[Opening EXERCISE MATERIAL section]
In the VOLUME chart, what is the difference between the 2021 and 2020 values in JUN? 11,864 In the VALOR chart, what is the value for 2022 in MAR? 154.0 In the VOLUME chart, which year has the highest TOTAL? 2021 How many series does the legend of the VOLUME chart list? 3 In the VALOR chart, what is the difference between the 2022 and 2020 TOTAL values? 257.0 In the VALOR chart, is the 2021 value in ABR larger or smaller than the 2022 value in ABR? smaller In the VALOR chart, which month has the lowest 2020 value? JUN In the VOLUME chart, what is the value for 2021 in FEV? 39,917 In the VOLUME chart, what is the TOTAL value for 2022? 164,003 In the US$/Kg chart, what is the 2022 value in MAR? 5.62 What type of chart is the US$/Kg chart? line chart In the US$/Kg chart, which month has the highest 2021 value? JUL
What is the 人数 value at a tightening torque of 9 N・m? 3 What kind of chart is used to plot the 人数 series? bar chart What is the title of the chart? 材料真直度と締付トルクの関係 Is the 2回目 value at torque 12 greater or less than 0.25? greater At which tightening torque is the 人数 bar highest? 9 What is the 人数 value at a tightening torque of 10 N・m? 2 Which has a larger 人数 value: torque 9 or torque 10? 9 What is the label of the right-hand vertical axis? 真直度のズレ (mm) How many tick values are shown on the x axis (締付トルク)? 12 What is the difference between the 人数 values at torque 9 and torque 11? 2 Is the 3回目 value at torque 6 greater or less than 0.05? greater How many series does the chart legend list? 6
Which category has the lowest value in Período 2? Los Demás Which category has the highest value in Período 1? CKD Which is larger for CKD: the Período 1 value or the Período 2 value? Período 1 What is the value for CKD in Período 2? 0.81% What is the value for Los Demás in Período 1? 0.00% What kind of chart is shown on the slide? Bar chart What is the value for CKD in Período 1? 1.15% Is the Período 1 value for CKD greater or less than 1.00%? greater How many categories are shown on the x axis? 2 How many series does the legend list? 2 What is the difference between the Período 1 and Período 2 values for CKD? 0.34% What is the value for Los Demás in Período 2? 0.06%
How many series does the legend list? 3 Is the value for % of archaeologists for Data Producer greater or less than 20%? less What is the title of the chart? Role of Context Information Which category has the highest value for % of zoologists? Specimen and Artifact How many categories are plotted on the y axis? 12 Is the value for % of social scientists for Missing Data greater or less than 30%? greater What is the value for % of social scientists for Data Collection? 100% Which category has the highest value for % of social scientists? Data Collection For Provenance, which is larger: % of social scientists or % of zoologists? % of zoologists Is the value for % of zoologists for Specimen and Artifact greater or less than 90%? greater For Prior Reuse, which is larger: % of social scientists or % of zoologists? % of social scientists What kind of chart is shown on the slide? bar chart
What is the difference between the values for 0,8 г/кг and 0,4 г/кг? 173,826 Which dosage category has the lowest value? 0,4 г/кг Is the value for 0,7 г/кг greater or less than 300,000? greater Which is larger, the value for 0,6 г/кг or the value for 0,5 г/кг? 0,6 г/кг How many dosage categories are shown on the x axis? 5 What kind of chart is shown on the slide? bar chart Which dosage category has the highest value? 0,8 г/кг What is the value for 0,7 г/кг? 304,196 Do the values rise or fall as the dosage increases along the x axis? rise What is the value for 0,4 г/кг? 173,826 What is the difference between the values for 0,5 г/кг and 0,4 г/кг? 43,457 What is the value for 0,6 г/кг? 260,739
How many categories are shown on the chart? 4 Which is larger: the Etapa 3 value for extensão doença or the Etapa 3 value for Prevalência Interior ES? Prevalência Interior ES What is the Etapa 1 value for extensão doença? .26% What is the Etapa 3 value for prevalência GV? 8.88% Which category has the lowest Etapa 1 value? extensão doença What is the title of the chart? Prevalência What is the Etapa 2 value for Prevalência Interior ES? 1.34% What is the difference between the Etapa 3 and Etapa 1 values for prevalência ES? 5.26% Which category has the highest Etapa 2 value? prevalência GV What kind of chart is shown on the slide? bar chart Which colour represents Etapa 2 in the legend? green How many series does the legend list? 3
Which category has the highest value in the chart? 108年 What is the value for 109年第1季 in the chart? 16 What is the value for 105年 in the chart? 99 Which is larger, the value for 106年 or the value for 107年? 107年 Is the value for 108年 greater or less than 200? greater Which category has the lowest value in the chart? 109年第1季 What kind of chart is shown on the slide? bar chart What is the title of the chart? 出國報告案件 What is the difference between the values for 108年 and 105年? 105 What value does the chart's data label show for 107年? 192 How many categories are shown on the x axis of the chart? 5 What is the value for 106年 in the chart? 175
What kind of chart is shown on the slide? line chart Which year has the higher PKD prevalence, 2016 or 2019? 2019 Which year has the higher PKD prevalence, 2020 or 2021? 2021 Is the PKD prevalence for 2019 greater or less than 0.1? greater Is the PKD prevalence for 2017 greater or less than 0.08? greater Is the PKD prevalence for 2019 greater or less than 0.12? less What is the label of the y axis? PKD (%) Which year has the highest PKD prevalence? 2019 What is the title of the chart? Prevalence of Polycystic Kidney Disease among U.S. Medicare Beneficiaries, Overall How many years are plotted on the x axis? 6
[Closing EXERCISE MATERIAL section]
TASK INSTRUCTIONS:
Copy the items word for word, starting from the first line of the items and stopping after the line that contains "What is the 人数 value at a tightening torque of 9".

SOLUTION FOR THIS EXERCISE:
In the VOLUME chart, what is the difference between the 2021 and 2020 values in JUN? 11,864 In the VALOR chart, what is the value for 2022 in MAR? 154.0 In the VOLUME chart, which year has the highest TOTAL? 2021 How many series does the legend of the VOLUME chart list? 3 In the VALOR chart, what is the difference between the 2022 and 2020 TOTAL values? 257.0 In the VALOR chart, is the 2021 value in ABR larger or smaller than the 2022 value in ABR? smaller In the VALOR chart, which month has the lowest 2020 value? JUN In the VOLUME chart, what is the value for 2021 in FEV? 39,917 In the VOLUME chart, what is the TOTAL value for 2022? 164,003 In the US$/Kg chart, what is the 2022 value in MAR? 5.62 What type of chart is the US$/Kg chart? line chart In the US$/Kg chart, which month has the highest 2021 value? JUL
What is the 人数 value at a tightening torque of 9 N・m? 3 What kind of chart is used to plot the 人数 series? bar chart What is the title of the chart? 材料真直度と締付トルクの関係 Is the 2回目 value at torque 12 greater or less than 0.25? greater At which tightening torque is the 人数 bar highest? 9 What is the 人数 value at a tightening torque of 10 N・m? 2 Which has a larger 人数 value: torque 9 or torque 10? 9 What is the label of the right-hand vertical axis? 真直度のズレ (mm) How many tick values are shown on the x axis (締付トルク)? 12 What is the difference between the 人数 values at torque 9 and torque 11? 2 Is the 3回目 value at torque 6 greater or less than 0.05? greater How many series does the chart legend list? 6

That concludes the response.